Open memeplex opened 3 years ago

memeplex commented 3 years ago

Short description

I'm not 100% sure about my reasoning here but in Importance Weight Aware Updates (https://arxiv.org/pdf/1011.1576.pdf) it's stated that:

In this paper we focus on linear models i.e. p = <w, x> where w is a vector of weights

and therefore:

all gradients of a given example point to the same direction and only differ in magnitude.

But AFAICS this is not true for factorization machine models, which are not linear on the parameters given that they involve products of weights. At first sight I don't see an immediate way to adapt the developments in that paper to a factorization machine model.

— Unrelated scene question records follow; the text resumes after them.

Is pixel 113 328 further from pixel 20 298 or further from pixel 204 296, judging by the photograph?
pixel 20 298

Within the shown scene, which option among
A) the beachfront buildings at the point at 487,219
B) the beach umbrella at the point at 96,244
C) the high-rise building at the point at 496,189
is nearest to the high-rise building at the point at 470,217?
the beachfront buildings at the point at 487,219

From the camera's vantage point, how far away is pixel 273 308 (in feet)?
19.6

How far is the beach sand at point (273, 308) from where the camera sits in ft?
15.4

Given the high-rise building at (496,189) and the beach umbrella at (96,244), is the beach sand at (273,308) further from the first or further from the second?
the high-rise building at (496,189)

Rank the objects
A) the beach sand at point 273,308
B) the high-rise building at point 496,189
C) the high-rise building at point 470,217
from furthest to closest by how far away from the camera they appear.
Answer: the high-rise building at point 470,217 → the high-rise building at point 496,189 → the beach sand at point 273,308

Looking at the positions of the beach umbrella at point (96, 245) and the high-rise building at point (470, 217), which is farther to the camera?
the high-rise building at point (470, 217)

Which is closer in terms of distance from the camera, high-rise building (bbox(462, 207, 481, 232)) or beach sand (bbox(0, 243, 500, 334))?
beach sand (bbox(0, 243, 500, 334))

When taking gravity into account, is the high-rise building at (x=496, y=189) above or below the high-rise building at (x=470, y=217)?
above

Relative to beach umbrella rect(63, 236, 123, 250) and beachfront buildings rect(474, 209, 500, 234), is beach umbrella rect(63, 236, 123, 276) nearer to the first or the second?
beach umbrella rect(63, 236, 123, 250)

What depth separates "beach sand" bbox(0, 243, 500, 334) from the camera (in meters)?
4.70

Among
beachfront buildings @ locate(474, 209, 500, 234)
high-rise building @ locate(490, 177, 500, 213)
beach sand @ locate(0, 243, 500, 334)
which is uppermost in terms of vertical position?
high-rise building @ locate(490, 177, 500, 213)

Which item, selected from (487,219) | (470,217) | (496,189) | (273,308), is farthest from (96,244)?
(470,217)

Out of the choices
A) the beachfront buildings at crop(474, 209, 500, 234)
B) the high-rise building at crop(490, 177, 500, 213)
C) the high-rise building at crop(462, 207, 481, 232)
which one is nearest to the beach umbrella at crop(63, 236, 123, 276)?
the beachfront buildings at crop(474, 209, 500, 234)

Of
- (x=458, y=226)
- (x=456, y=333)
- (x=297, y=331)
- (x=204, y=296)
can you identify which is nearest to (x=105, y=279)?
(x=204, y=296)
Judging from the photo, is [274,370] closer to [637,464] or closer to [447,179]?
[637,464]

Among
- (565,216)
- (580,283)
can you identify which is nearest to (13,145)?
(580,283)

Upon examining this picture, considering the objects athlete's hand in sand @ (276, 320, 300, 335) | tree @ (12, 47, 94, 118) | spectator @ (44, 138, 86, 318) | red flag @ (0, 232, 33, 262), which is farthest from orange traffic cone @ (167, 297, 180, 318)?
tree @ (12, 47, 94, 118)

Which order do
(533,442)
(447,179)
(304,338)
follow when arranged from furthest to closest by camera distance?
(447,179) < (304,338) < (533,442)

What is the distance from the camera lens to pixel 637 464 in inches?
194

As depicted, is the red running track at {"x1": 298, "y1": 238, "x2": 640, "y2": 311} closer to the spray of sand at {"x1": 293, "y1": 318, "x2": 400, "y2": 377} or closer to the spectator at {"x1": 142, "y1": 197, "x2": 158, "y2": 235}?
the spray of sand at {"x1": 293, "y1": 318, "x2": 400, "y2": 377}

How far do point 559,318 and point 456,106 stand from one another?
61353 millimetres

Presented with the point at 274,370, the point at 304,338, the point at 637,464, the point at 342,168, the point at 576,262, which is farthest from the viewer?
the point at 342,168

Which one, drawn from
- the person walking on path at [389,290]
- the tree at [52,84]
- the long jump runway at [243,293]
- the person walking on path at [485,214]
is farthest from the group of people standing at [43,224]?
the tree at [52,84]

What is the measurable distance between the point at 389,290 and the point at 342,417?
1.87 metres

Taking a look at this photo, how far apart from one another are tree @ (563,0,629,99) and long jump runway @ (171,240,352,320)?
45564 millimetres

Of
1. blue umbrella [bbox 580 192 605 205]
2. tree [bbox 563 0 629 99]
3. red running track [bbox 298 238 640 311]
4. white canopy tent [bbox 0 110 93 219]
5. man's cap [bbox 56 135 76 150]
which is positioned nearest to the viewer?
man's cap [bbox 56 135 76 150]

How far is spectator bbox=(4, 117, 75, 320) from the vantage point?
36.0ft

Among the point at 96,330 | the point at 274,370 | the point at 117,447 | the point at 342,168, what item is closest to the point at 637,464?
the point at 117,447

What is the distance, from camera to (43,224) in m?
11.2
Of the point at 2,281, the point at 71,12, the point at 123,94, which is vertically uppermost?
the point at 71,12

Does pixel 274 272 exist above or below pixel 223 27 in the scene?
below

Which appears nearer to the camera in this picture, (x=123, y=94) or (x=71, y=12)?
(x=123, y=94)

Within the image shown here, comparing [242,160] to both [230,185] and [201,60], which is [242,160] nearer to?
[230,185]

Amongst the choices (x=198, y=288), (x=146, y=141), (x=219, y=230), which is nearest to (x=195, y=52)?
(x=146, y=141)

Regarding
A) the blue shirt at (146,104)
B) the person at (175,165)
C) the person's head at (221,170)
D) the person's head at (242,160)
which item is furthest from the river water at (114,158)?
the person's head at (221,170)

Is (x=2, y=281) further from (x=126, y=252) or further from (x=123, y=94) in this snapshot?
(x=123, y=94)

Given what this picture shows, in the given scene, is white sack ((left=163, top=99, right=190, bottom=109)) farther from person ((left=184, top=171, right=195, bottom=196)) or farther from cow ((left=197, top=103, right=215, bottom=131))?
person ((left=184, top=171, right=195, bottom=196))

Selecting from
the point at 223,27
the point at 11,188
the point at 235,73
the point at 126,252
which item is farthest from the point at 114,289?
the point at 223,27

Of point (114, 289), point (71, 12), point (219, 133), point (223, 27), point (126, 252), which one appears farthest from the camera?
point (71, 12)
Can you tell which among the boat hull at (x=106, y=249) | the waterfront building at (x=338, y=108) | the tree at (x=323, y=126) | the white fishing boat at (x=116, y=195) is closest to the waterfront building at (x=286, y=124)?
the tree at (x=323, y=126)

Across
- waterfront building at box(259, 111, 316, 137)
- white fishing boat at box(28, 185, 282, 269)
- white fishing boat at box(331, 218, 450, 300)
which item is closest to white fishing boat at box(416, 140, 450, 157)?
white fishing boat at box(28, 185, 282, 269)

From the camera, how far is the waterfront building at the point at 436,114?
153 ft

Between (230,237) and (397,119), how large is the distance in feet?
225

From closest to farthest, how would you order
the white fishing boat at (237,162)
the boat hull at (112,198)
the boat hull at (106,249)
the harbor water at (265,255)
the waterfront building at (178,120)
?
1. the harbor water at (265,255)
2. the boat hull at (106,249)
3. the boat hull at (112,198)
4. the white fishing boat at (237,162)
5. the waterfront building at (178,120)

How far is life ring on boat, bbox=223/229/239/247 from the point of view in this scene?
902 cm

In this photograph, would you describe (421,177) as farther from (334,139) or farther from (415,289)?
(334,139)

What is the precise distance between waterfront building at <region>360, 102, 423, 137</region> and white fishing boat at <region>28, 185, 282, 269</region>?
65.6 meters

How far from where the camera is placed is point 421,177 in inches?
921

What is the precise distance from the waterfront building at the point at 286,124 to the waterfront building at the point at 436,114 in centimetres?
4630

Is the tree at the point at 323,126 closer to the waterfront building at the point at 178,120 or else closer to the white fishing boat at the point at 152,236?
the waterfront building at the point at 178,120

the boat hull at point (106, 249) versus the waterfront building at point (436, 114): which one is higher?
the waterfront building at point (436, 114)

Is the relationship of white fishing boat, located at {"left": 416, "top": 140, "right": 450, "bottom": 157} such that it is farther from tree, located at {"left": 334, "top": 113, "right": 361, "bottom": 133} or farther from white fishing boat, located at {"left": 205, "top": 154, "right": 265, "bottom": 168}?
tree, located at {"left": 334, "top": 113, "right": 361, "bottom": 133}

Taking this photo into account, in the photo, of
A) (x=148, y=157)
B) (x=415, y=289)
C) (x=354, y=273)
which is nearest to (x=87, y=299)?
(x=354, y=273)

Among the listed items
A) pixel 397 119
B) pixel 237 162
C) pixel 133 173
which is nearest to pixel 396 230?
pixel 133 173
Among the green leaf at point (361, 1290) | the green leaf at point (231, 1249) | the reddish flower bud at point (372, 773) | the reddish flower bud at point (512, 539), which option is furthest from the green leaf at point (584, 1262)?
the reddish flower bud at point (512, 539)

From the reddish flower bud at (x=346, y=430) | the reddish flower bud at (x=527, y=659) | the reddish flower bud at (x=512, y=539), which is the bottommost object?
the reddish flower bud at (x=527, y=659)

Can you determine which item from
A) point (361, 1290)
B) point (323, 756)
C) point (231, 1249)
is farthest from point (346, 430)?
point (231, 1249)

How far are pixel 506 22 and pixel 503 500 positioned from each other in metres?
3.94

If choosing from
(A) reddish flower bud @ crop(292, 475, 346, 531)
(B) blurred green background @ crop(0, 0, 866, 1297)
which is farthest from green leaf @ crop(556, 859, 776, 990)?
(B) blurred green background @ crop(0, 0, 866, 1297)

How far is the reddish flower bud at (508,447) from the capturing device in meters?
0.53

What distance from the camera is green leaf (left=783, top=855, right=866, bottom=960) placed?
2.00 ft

How this suggestion will help you/others

I usually work with very unbalanced samples from the adtech industry, so I heavily downsample negative examples. What I get is an estimate of the (original estimate of the real) loss, with inverse probability weighting, Horvitz–Thompson style. If weights are integer, both w1 l1 + ... + wn ln and (l1 + ... + l1) + ... + (ln + .... + ln) are equivalent and I could do SGD on one or the other, but I expect somewhat slow convergence in both cases:

This is why weight aware updates are important to me. But now I'm moving to factorization machine models and I'm afraid that these updates may not be compatible with them. At least the "multiplying gradients by weights" approach seems a correct one, even if not the most efficient one.

memeplex commented 3 years ago

I've commented about this in https://gitter.im/VowpalWabbit/community also.

JohnLangford commented 3 years ago

Is there evidence that this is helpful in practice? I'm not sure about whether or not disabling things is helpful in practice. For sure, the logic behind the updates does not apply, but there is a more heuristic value associated with a gradient update never overshooting which (in practice) is pretty useful.

There are two existing ways to disable importance weight aware updates: by not passing importance weights in the label and by explicitly turning them off in the update rule.

memeplex commented 3 years ago

Is there evidence that this is helpful in practice?

I don't think there is. Your opinion on this is probably the world's most authoritative one. I'm just trying to raise awareness in that it may be a thing, just in case it were an oversight, because I was unable to find any discussion in the issues/PRs that introduced lrq. But yes, in practice and as an heuristic it might still work fine.